“Iron ore quality depends a lot on geological factors and, unlike copper, it is not a homogenous [product] so therefore it makes sense to have different derivatives for different iron-ore grades,” Shawn Teo, general manager of ferrous raw materials at Mitsubishi Corporation RTM International said.
Although the copper market has some degree of variability with location premiums, the different kinds and grades of iron ore warrant different derivatives’ contracts, Eric Bretting, executive director and senior bulks trader at JP Morgan said.
Much of the conversation surrounding iron ore demand in China - the world’s largest consumer of iron ore - is tied to the country’s macroeconomic health.
Market participants consider copper and iron ore to be proxies for China’s macroeconomic conditions and outlook, although, volumes involving copper derivatives constitute a much bigger proportion of the physical market compared with the ratios in iron ore.
“In the oil market also there are many different qualities and locations where the contracts trade but they are still successful, so I don’t see any reason why [multiple contracts] would not work in the ferrous market,” Bretting added.
The executives made the comments during a panel discussion moderated by Fastmarkets chief executive officer Raju Daswani on Thursday May 9 in Singapore.
Siddharth Aggarwal, manager market analysis iron ore and ferrous trading, Anglo American, also endorsed the need for multiple derivative contracts.
The divergent views regarding grade differentials in the iron ore market is what drives interest in the derivatives’ contracts and makes it more interesting than a more commoditized product like copper, Aggarwal said.
“At the moment, the [SGX] 65% Fe contract has a $15 [per tonne] backwardation, which mirrors the backwardation in the 62% Fe contract, but then there is a structural side of the story in China with regard to the Chinese steel industry,” Aggarwal added.
Aggarwal was referring to market participants’ expectations of Chinese steel mills’ structural preference for higher-grade ore. This would be in line with the government’s environmental protection measures and the steel industry’s consolidation over the last few years while the government attempts to check overcapacity.
China’s supply-side reforms in the coke sector to eradicate smaller-size coke ovens will also support demand for higher-grade iron ore in the future, Aggarwal added.
Aggarwal and Teo commented that the 65% derivative contract is useful for market participants exposed to high-grade segments such as pellets, pellet feed, concentrates and even lump products, with Aggarwal adding that the launch of the 65% derivative had widened the user base of derivatives' contracts.

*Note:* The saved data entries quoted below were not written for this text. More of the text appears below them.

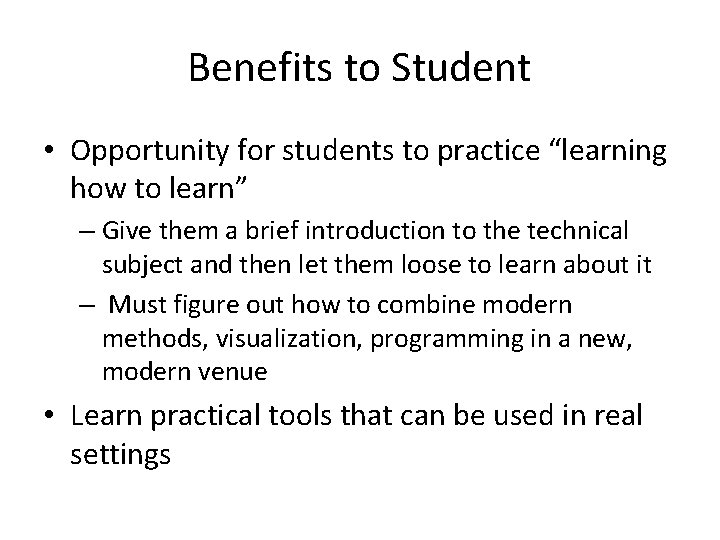 Benefits to Student

• Opportunity for students to practice “learning how to learn”

– Give them a brief introduction to the technical subject and then let them loose to learn about it

– Must figure out how to combine modern methods, visualization, programming in a new, modern venue

• Learn practical tools that can be used in real settings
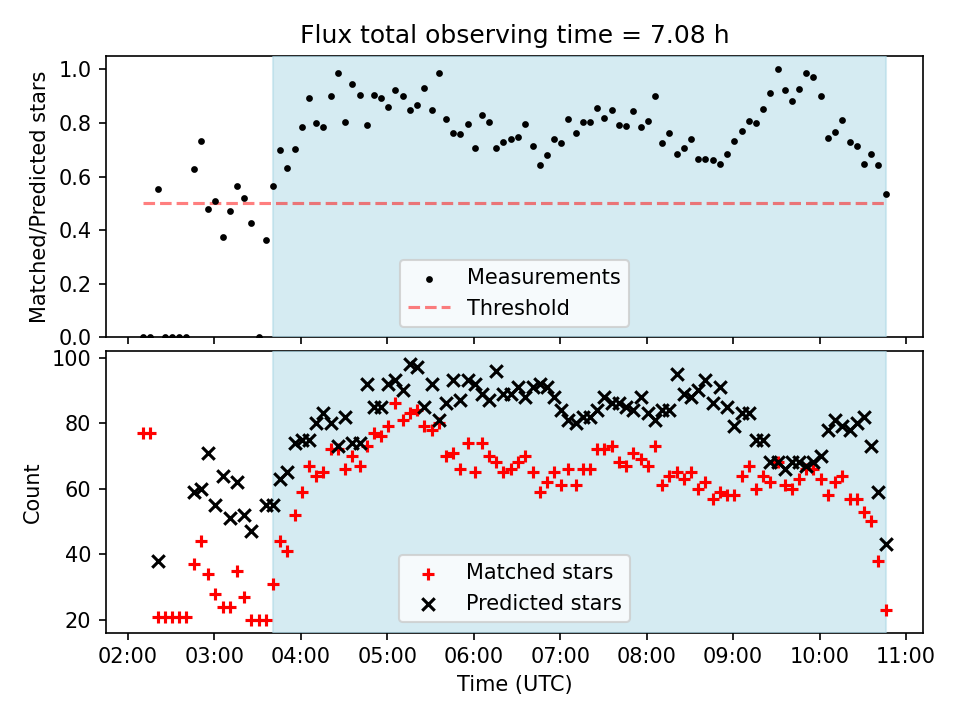 Flux total observing time = 7.08 h

Matched/Predicted stars

1.0
0.8
0.6
0.4
0.2
0.0

Measurements
Threshold

Count

100
80
60
40
20

Matched stars
Predicted stars

02:00 03:00 04:00 05:00 06:00 07:00 08:00 09:00 10:00 11:00

Time (UTC)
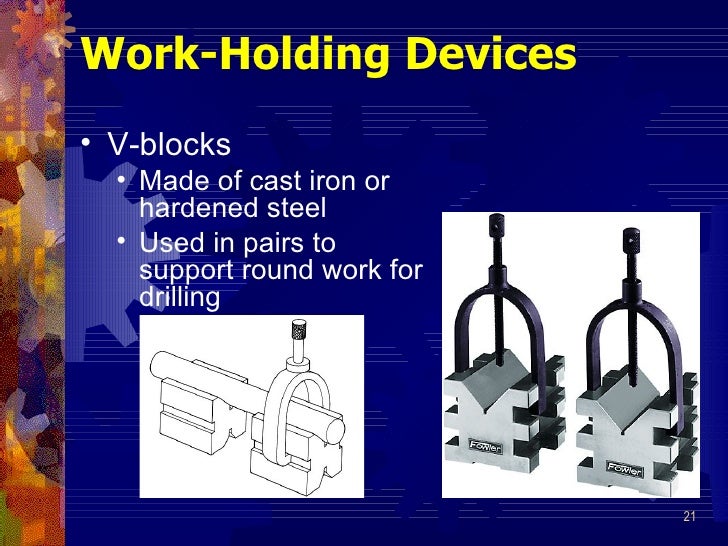 Work-Holding Devices

• V-blocks
  • Made of cast iron or hardened steel
  • Used in pairs to support round work for drilling

Fowler

Fowler

21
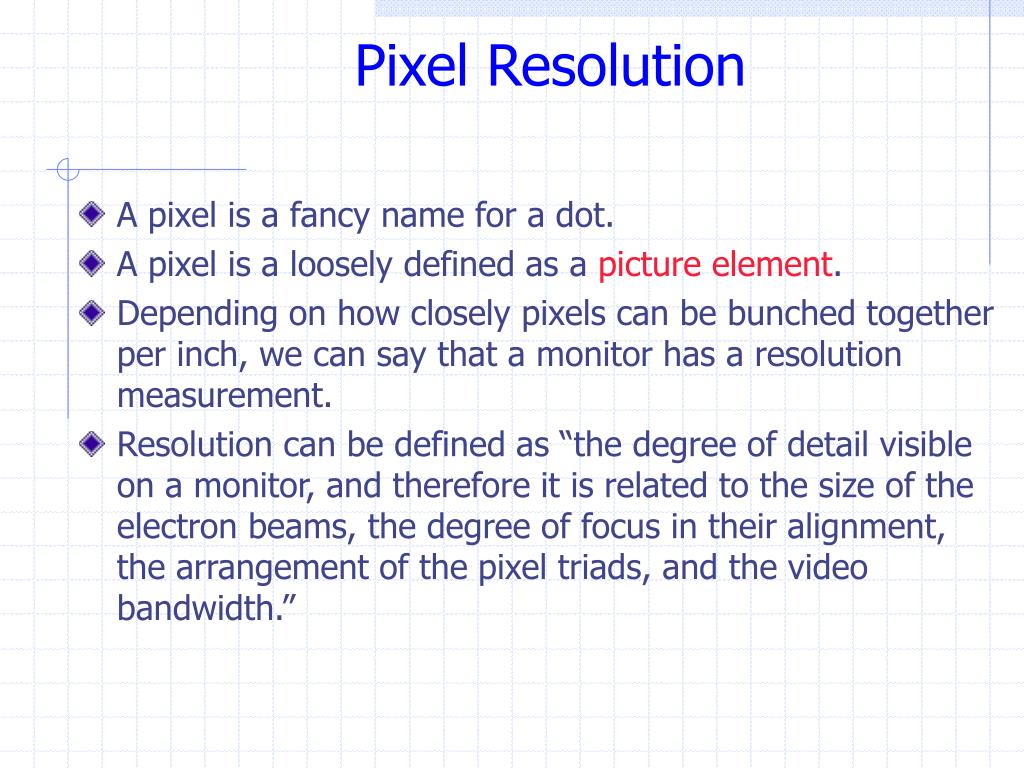 Pixel Resolution

A pixel is a fancy name for a dot.

A pixel is a loosely defined as a picture element.

Depending on how closely pixels can be bunched together per inch, we can say that a monitor has a resolution measurement.

Resolution can be defined as “the degree of detail visible on a monitor, and therefore it is related to the size of the electron beams, the degree of focus in their alignment, the arrangement of the pixel triads, and the video bandwidth.”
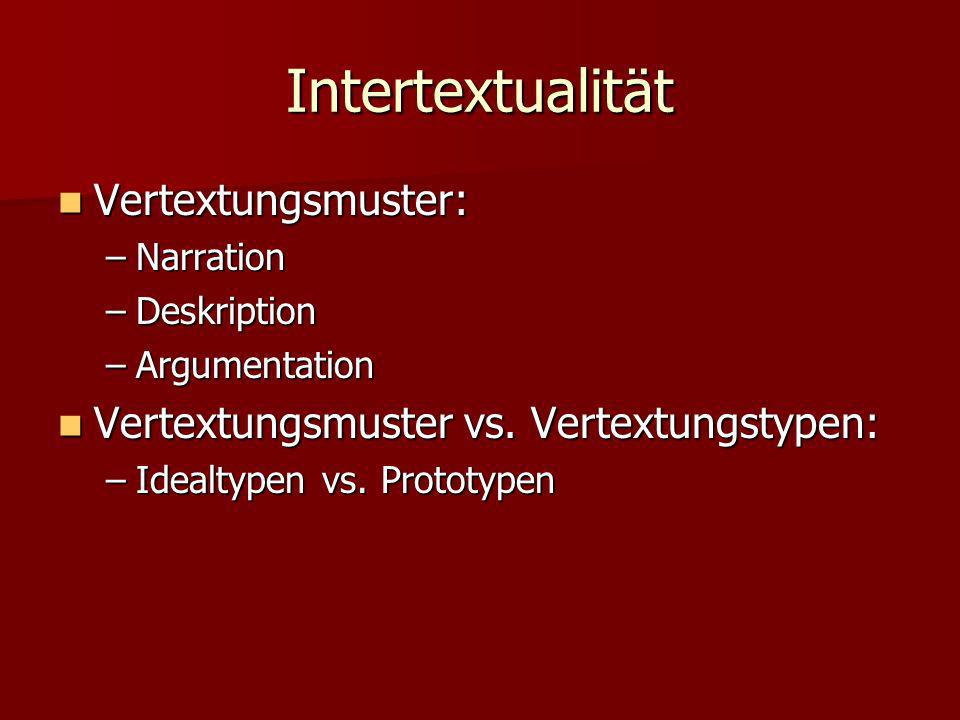 Intertextualität

Vertextungsmuster:
– Narration
– Deskription
– Argumentation

Vertextungsmuster vs. Vertextungstypen:
– Idealtypen vs. Prototypen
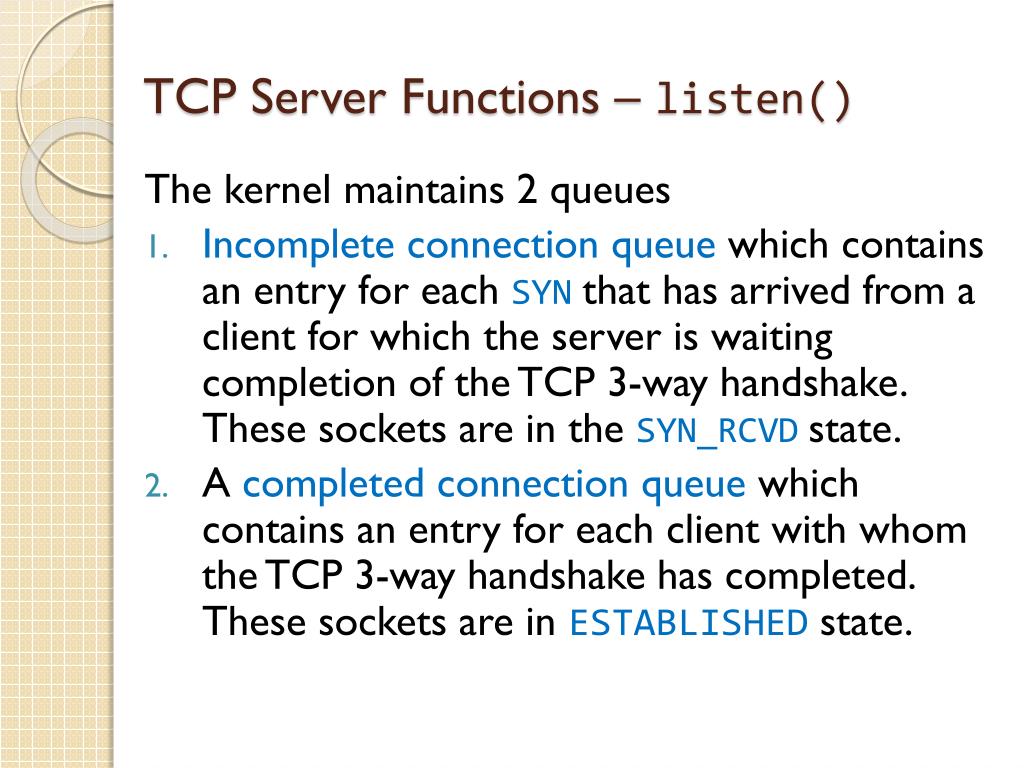 TCP Server Functions – listen()

The kernel maintains 2 queues

1. Incomplete connection queue which contains an entry for each SYN that has arrived from a client for which the server is waiting completion of the TCP 3-way handshake. These sockets are in the SYN_RCVD state.

2. A completed connection queue which contains an entry for each client with whom the TCP 3-way handshake has completed. These sockets are in ESTABLISHED state.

“Value determination has become more complex in the iron ore market for the different segments and, hence, the 65% and 62% contracts are both needed and are complimentary,” Teo said.
Basis risks often outweigh liquidity risks for participants, Janice Kan, senior vice president and head of derivative products, SGX said while explaining the rationale behind the exchange’s launch of the 65% derivative contract last year despite the wide use of the SGX’s 62% iron ore derivative that launched nearly 10 years ago.
The 65% Fe iron-ore derivative contract launched on December 3 and is settled based on Fastmarkets MB 65% Fe iron ore derivative contract.
The contract has had over five million tonnes traded so far, with open interest breaching one million tonnes
Physical demand for high-grade iron ore will also be a function of mills’ profitability, besides environmental factors, in the future, Ji Chao, assistant general manager of Baoshan Iron and Steel said.
“If the Chinese steel industry plans to achieve 80% utilization levels on installed steel capacity, then that capacity utilization is co-related to the [earnings before interest, tax, depreciation and amortization] margins and those margins are co-related to how the premium-grade prices’ move,” Aggarwal said.
Teo agreed with Aggarwal, adding that there was scope for even more consolidation in the Chinese steel industry, which would further the need for efficiency and support high-grade iron ore demand in the long term.
The settlement of the SGX’s derivative contracts basis indices - based on physical market prices - ensures that they are strong tools to use for risk management, Teo added.